■ Your assignment ■
The exercise calls for the lines from the one containing "JBL Extreme Lautsprecher Bluetooth Boxen" to the end of the data below to be output exactly, pictures excluded.

Items listed in a dataset:

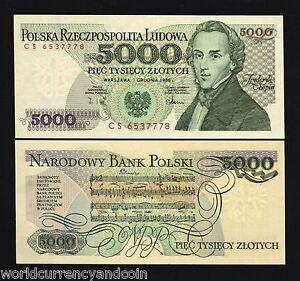 150 zloty euro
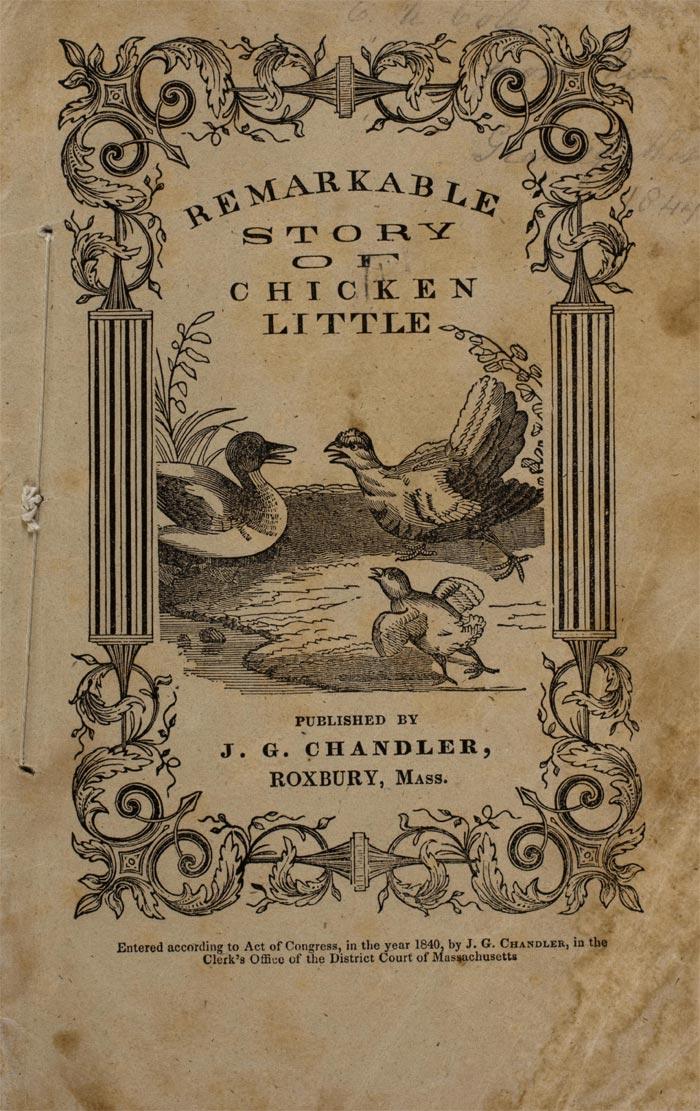 Copertina The Remarkable Story of Chicken Little (Roxbury, Mass - Massachusetts)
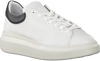 White DEABUSED Sneakers ALEXANDRA - small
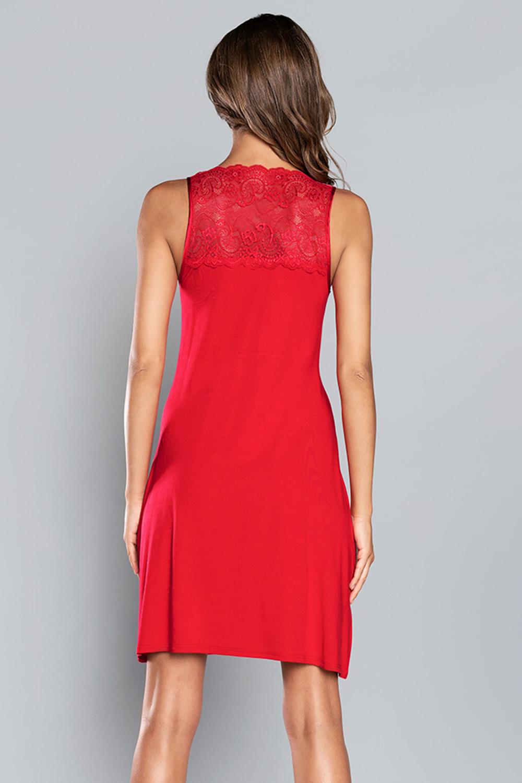 Camasa de noapte model 137663 Italian Fashion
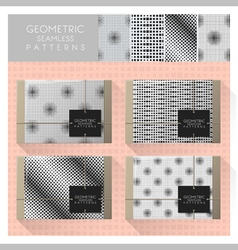 Set of geometric seamless pattern 5 vector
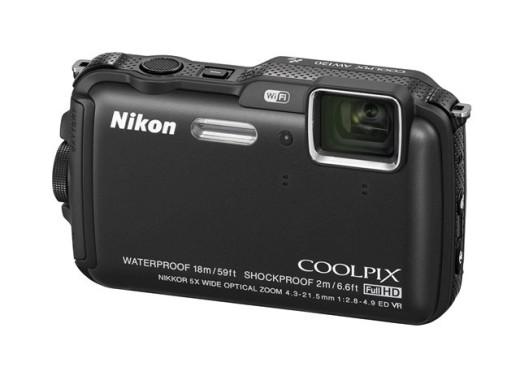 Nikon AW120 03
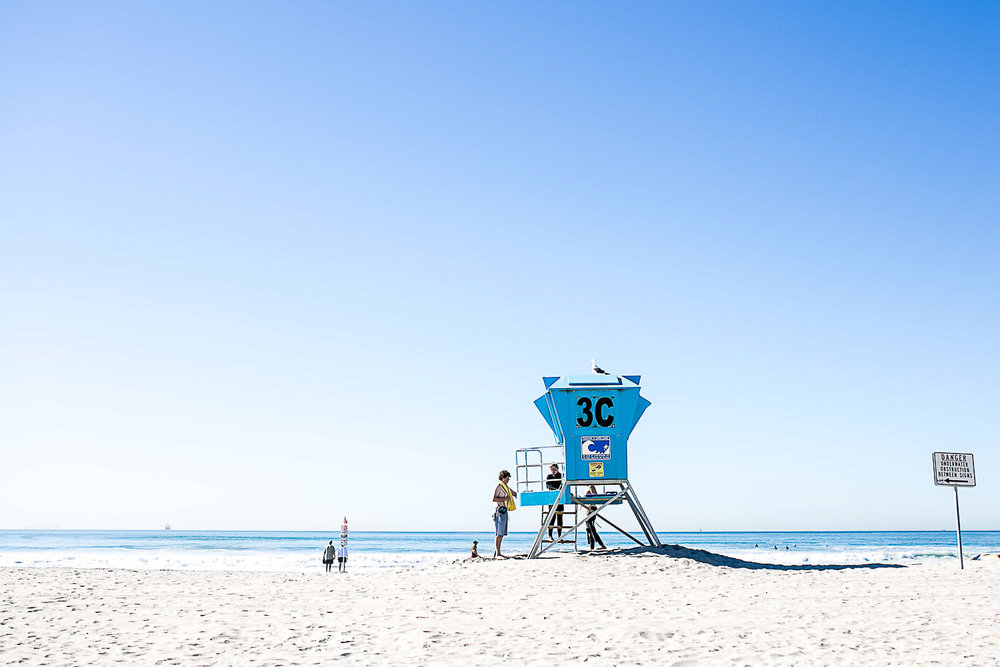 Coronado Island, California © Kat Molesworth.jpg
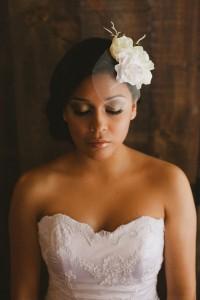Vintage_Rustic_Wedding_Bridal_Session_Sophie_Asselin_Photographe_22-lv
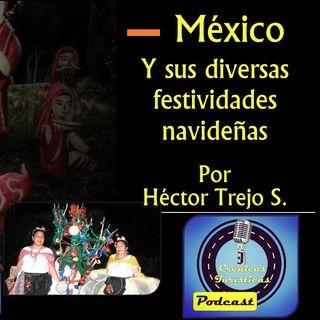 Las diversas celebraciones navideñas en México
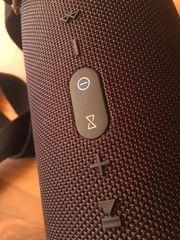 JBL Extreme Lautsprecher Bluetooth Boxen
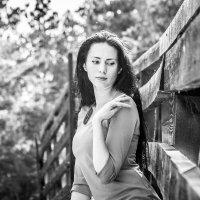 901 :: Екатерина Смирнова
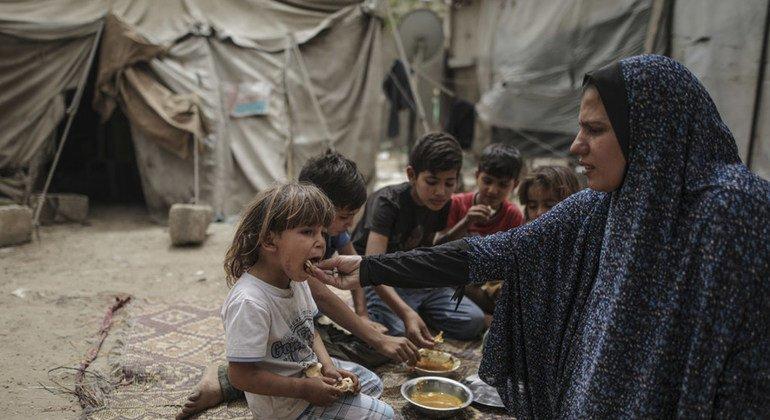 La inseguridad alimentaria está al alza en Gaza, por lo que la ayuda humanitaria es crítica para proteger a palestinos vulnerables.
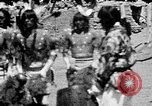 Image of Cloud dance by Tewa Native American Indians of San Ildefonso Pueblo San Ildefonso Pueblo New Mexico USA, 1929, second 1 stock footage video 65675073459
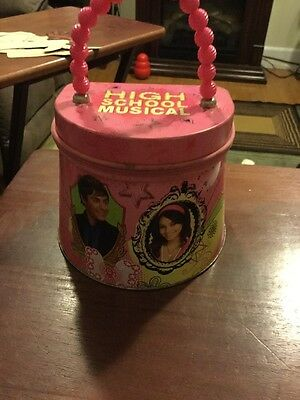 Disney's High School Musical Girl's Dark Pink Tin Lunch Box with Handle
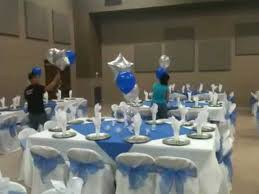 quinceanera centerpiece quinceanera centerpieces ideas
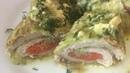 Куриная грудка в капустных листьях рулетики Готовим с Инной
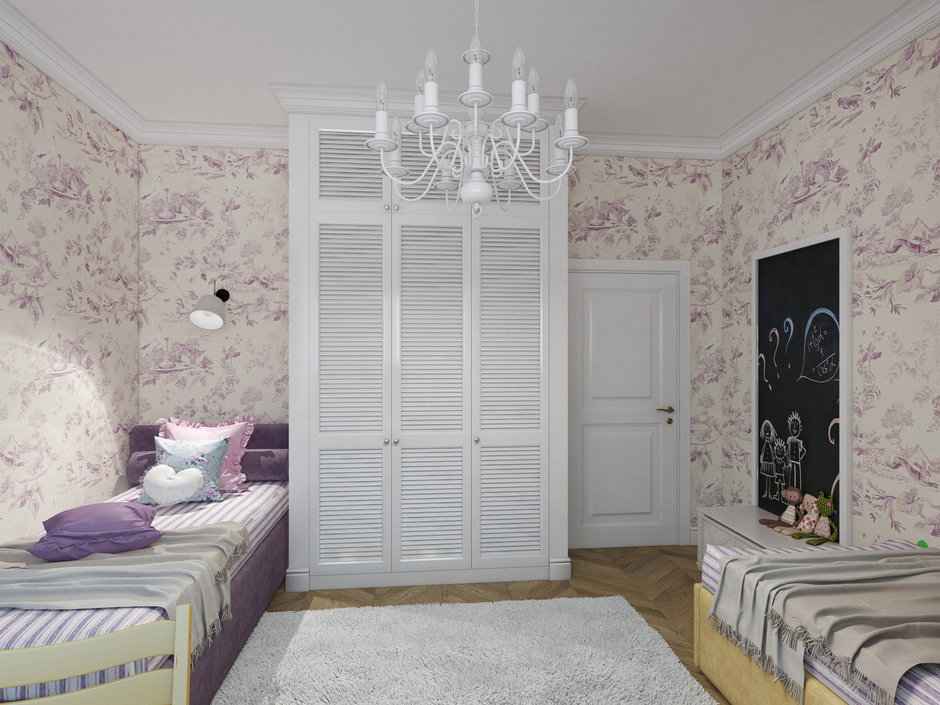 Фотография:  в стиле , Проект недели, Москва, Светлана Старцева, 3 комнаты, Более 90 метров, ЖК «Кристалл» – фото на InMyRoom.ru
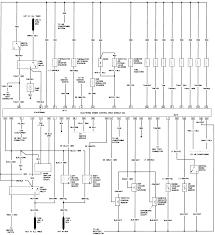 lexus rx300 wiring diagram 5 0 wiring diagram mercruiser wiring diagram wiring diagram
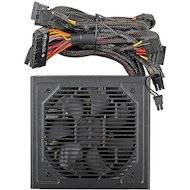 Фото Блок питания Aerocool ATX 600W VX-600 (24+4+4pin) 120mm fan 4xSATA RTL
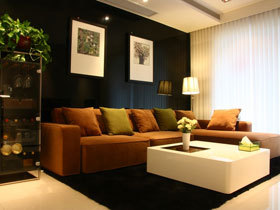 极简直线条之美 76平黑白灰品质之家装修设计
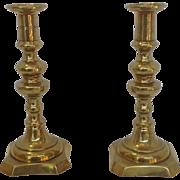 Pair of Brass Push Up Candlesticks England
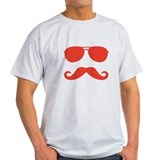 glasses and mustache T-Shirt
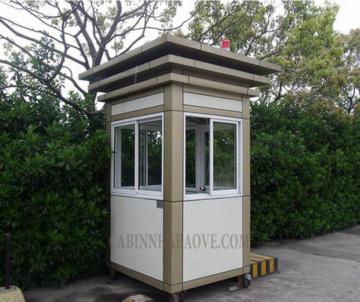 Cabin nhà bảo vệ khu du lịch LSB12
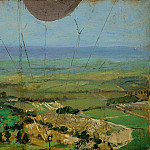 Sir John Lavery - From a Kite Balloon, Roehampton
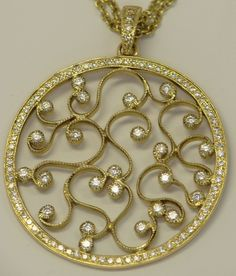 DIAMOND & 18K YELLOW GOLD NECKLACE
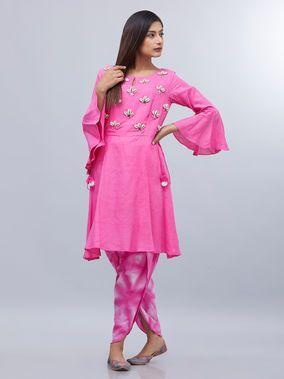 Pink Khadi Mul Kori Shells Embroidered Kurta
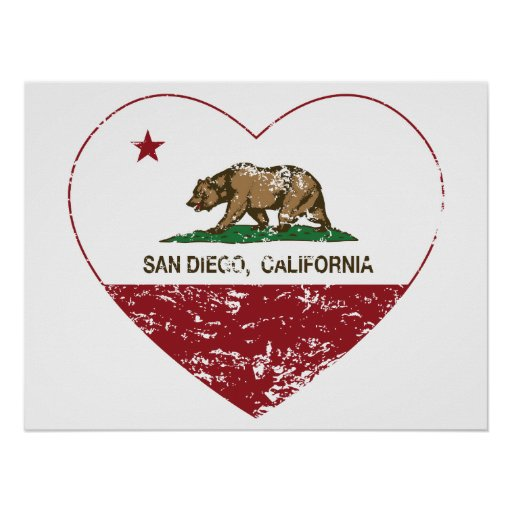 california flag san diego heart distressed posters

■ Task output ■
 JBL Extreme Lautsprecher Bluetooth Boxen
 901 :: Екатерина Смирнова
 La inseguridad alimentaria está al alza en Gaza, por lo que la ayuda humanitaria es crítica para proteger a palestinos vulnerables.
 Image of Cloud dance by Tewa Native American Indians of San Ildefonso Pueblo San Ildefonso Pueblo New Mexico USA, 1929, second 1 stock footage video 65675073459
 Disney's High School Musical Girl's Dark Pink Tin Lunch Box with Handle
 quinceanera centerpiece quinceanera centerpieces ideas
 Куриная грудка в капустных листьях рулетики Готовим с Инной
 Фотография:  в стиле , Проект недели, Москва, Светлана Старцева, 3 комнаты, Более 90 метров, ЖК «Кристалл» – фото на InMyRoom.ru
 lexus rx300 wiring diagram 5 0 wiring diagram mercruiser wiring diagram wiring diagram
 Фото Блок питания Aerocool ATX 600W VX-600 (24+4+4pin) 120mm fan 4xSATA RTL
 极简直线条之美 76平黑白灰品质之家装修设计
 Pair of Brass Push Up Candlesticks England
 glasses and mustache T-Shirt
 Cabin nhà bảo vệ khu du lịch LSB12
 Sir John Lavery - From a Kite Balloon, Roehampton
 DIAMOND & 18K YELLOW GOLD NECKLACE
 Pink Khadi Mul Kori Shells Embroidered Kurta
 california flag san diego heart distressed posters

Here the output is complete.